* What to do: Nothing in the records may be altered. Repeat them in full.

== Input ==

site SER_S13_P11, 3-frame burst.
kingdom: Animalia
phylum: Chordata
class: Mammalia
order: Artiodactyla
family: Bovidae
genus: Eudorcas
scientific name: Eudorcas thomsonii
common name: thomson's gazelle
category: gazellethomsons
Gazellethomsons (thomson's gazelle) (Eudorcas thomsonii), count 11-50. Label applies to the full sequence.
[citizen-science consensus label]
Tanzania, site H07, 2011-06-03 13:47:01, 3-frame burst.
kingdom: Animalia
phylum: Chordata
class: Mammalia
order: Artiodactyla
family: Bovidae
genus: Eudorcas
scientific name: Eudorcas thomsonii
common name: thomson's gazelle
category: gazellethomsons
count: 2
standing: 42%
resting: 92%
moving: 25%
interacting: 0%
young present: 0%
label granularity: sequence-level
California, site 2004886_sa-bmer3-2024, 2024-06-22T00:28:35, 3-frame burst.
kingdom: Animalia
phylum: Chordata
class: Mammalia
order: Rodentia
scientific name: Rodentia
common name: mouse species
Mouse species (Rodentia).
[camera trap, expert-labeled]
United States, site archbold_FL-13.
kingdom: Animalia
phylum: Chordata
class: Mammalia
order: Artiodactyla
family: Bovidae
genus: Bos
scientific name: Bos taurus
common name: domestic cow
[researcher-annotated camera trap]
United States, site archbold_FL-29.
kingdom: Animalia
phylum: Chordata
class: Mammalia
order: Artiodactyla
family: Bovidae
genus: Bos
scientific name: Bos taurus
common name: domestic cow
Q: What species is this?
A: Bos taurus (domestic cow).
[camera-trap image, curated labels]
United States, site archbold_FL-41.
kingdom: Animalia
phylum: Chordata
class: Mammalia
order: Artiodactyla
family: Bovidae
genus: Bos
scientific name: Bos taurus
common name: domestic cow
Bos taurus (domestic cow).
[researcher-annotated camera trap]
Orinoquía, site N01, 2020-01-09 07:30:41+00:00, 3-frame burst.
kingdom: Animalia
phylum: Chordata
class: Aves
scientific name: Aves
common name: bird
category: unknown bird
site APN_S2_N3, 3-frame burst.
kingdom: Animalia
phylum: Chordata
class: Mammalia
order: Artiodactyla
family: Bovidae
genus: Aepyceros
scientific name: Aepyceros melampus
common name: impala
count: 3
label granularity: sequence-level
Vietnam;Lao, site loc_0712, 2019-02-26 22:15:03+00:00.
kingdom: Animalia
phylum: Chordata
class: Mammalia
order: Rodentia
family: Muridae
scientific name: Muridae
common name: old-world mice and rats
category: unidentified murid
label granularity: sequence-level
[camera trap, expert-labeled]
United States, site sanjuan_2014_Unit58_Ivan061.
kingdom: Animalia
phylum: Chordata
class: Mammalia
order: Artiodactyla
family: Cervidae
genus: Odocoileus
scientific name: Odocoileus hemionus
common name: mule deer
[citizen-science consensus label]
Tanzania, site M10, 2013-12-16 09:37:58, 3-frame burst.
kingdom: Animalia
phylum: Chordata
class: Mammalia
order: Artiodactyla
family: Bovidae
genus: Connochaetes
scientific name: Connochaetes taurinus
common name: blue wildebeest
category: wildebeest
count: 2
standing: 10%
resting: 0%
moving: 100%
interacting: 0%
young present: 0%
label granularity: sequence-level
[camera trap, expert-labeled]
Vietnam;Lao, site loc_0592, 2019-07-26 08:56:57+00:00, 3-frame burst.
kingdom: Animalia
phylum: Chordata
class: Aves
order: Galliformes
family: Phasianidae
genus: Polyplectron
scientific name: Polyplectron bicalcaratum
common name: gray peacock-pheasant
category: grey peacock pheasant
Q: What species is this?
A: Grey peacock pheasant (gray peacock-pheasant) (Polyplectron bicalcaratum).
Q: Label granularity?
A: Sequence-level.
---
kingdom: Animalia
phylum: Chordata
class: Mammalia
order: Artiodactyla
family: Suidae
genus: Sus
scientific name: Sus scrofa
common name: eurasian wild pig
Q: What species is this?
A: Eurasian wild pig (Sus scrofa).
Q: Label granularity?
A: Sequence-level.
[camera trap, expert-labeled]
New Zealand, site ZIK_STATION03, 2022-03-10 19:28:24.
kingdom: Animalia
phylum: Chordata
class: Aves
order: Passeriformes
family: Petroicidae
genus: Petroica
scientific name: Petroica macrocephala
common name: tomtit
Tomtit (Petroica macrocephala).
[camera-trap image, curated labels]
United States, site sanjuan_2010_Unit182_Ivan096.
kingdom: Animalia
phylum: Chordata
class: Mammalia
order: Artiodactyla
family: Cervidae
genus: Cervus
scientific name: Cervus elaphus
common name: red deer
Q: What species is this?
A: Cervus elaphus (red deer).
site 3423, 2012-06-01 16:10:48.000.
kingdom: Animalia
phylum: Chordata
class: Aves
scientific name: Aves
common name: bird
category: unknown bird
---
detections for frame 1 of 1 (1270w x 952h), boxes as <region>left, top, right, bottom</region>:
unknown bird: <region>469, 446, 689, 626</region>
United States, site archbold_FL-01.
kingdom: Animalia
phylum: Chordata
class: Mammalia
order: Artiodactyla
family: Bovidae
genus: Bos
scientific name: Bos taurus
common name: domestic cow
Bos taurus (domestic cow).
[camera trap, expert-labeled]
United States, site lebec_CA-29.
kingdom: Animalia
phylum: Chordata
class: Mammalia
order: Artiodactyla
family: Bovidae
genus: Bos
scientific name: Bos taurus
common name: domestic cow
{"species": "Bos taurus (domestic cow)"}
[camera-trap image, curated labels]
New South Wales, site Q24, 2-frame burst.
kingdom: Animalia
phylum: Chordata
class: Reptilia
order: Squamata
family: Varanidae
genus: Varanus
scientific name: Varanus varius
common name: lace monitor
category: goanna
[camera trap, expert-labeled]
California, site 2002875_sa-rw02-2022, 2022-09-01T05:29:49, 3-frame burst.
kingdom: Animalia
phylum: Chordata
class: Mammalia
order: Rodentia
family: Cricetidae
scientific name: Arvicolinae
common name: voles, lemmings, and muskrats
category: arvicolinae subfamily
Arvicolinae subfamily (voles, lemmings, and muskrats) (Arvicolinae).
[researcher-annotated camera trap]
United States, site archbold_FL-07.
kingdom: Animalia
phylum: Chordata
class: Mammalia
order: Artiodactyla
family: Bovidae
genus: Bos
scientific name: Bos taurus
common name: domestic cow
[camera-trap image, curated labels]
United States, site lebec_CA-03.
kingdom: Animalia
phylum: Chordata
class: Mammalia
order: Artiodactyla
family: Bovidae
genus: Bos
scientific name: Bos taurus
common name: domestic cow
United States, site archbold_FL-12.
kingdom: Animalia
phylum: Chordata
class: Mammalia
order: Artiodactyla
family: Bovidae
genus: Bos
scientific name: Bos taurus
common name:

===

* Solution for this task:
site SER_S13_P11, 3-frame burst.
kingdom: Animalia
phylum: Chordata
class: Mammalia
order: Artiodactyla
family: Bovidae
genus: Eudorcas
scientific name: Eudorcas thomsonii
common name: thomson's gazelle
category: gazellethomsons
Gazellethomsons (thomson's gazelle) (Eudorcas thomsonii), count 11-50. Label applies to the full sequence.
[citizen-science consensus label]
Tanzania, site H07, 2011-06-03 13:47:01, 3-frame burst.
kingdom: Animalia
phylum: Chordata
class: Mammalia
order: Artiodactyla
family: Bovidae
genus: Eudorcas
scientific name: Eudorcas thomsonii
common name: thomson's gazelle
category: gazellethomsons
count: 2
standing: 42%
resting: 92%
moving: 25%
interacting: 0%
young present: 0%
label granularity: sequence-level
California, site 2004886_sa-bmer3-2024, 2024-06-22T00:28:35, 3-frame burst.
kingdom: Animalia
phylum: Chordata
class: Mammalia
order: Rodentia
scientific name: Rodentia
common name: mouse species
Mouse species (Rodentia).
[camera trap, expert-labeled]
United States, site archbold_FL-13.
kingdom: Animalia
phylum: Chordata
class: Mammalia
order: Artiodactyla
family: Bovidae
genus: Bos
scientific name: Bos taurus
common name: domestic cow
[researcher-annotated camera trap]
United States, site archbold_FL-29.
kingdom: Animalia
phylum: Chordata
class: Mammalia
order: Artiodactyla
family: Bovidae
genus: Bos
scientific name: Bos taurus
common name: domestic cow
Q: What species is this?
A: Bos taurus (domestic cow).
[camera-trap image, curated labels]
United States, site archbold_FL-41.
kingdom: Animalia
phylum: Chordata
class: Mammalia
order: Artiodactyla
family: Bovidae
genus: Bos
scientific name: Bos taurus
common name: domestic cow
Bos taurus (domestic cow).
[researcher-annotated camera trap]
Orinoquía, site N01, 2020-01-09 07:30:41+00:00, 3-frame burst.
kingdom: Animalia
phylum: Chordata
class: Aves
scientific name: Aves
common name: bird
category: unknown bird
site APN_S2_N3, 3-frame burst.
kingdom: Animalia
phylum: Chordata
class: Mammalia
order: Artiodactyla
family: Bovidae
genus: Aepyceros
scientific name: Aepyceros melampus
common name: impala
count: 3
label granularity: sequence-level
Vietnam;Lao, site loc_0712, 2019-02-26 22:15:03+00:00.
kingdom: Animalia
phylum: Chordata
class: Mammalia
order: Rodentia
family: Muridae
scientific name: Muridae
common name: old-world mice and rats
category: unidentified murid
label granularity: sequence-level
[camera trap, expert-labeled]
United States, site sanjuan_2014_Unit58_Ivan061.
kingdom: Animalia
phylum: Chordata
class: Mammalia
order: Artiodactyla
family: Cervidae
genus: Odocoileus
scientific name: Odocoileus hemionus
common name: mule deer
[citizen-science consensus label]
Tanzania, site M10, 2013-12-16 09:37:58, 3-frame burst.
kingdom: Animalia
phylum: Chordata
class: Mammalia
order: Artiodactyla
family: Bovidae
genus: Connochaetes
scientific name: Connochaetes taurinus
common name: blue wildebeest
category: wildebeest
count: 2
standing: 10%
resting: 0%
moving: 100%
interacting: 0%
young present: 0%
label granularity: sequence-level
[camera trap, expert-labeled]
Vietnam;Lao, site loc_0592, 2019-07-26 08:56:57+00:00, 3-frame burst.
kingdom: Animalia
phylum: Chordata
class: Aves
order: Galliformes
family: Phasianidae
genus: Polyplectron
scientific name: Polyplectron bicalcaratum
common name: gray peacock-pheasant
category: grey peacock pheasant
Q: What species is this?
A: Grey peacock pheasant (gray peacock-pheasant) (Polyplectron bicalcaratum).
Q: Label granularity?
A: Sequence-level.
---
kingdom: Animalia
phylum: Chordata
class: Mammalia
order: Artiodactyla
family: Suidae
genus: Sus
scientific name: Sus scrofa
common name: eurasian wild pig
Q: What species is this?
A: Eurasian wild pig (Sus scrofa).
Q: Label granularity?
A: Sequence-level.
[camera trap, expert-labeled]
New Zealand, site ZIK_STATION03, 2022-03-10 19:28:24.
kingdom: Animalia
phylum: Chordata
class: Aves
order: Passeriformes
family: Petroicidae
genus: Petroica
scientific name: Petroica macrocephala
common name: tomtit
Tomtit (Petroica macrocephala).
[camera-trap image, curated labels]
United States, site sanjuan_2010_Unit182_Ivan096.
kingdom: Animalia
phylum: Chordata
class: Mammalia
order: Artiodactyla
family: Cervidae
genus: Cervus
scientific name: Cervus elaphus
common name: red deer
Q: What species is this?
A: Cervus elaphus (red deer).
site 3423, 2012-06-01 16:10:48.000.
kingdom: Animalia
phylum: Chordata
class: Aves
scientific name: Aves
common name: bird
category: unknown bird
---
detections for frame 1 of 1 (1270w x 952h), boxes as <region>left, top, right, bottom</region>:
unknown bird: <region>469, 446, 689, 626</region>
United States, site archbold_FL-01.
kingdom: Animalia
phylum: Chordata
class: Mammalia
order: Artiodactyla
family: Bovidae
genus: Bos
scientific name: Bos taurus
common name: domestic cow
Bos taurus (domestic cow).
[camera trap, expert-labeled]
United States, site lebec_CA-29.
kingdom: Animalia
phylum: Chordata
class: Mammalia
order: Artiodactyla
family: Bovidae
genus: Bos
scientific name: Bos taurus
common name: domestic cow
{"species": "Bos taurus (domestic cow)"}
[camera-trap image, curated labels]
New South Wales, site Q24, 2-frame burst.
kingdom: Animalia
phylum: Chordata
class: Reptilia
order: Squamata
family: Varanidae
genus: Varanus
scientific name: Varanus varius
common name: lace monitor
category: goanna
[camera trap, expert-labeled]
California, site 2002875_sa-rw02-2022, 2022-09-01T05:29:49, 3-frame burst.
kingdom: Animalia
phylum: Chordata
class: Mammalia
order: Rodentia
family: Cricetidae
scientific name: Arvicolinae
common name: voles, lemmings, and muskrats
category: arvicolinae subfamily
Arvicolinae subfamily (voles, lemmings, and muskrats) (Arvicolinae).
[researcher-annotated camera trap]
United States, site archbold_FL-07.
kingdom: Animalia
phylum: Chordata
class: Mammalia
order: Artiodactyla
family: Bovidae
genus: Bos
scientific name: Bos taurus
common name: domestic cow
[camera-trap image, curated labels]
United States, site lebec_CA-03.
kingdom: Animalia
phylum: Chordata
class: Mammalia
order: Artiodactyla
family: Bovidae
genus: Bos
scientific name: Bos taurus
common name: domestic cow
United States, site archbold_FL-12.
kingdom: Animalia
phylum: Chordata
class: Mammalia
order: Artiodactyla
family: Bovidae
genus: Bos
scientific name: Bos taurus
common name:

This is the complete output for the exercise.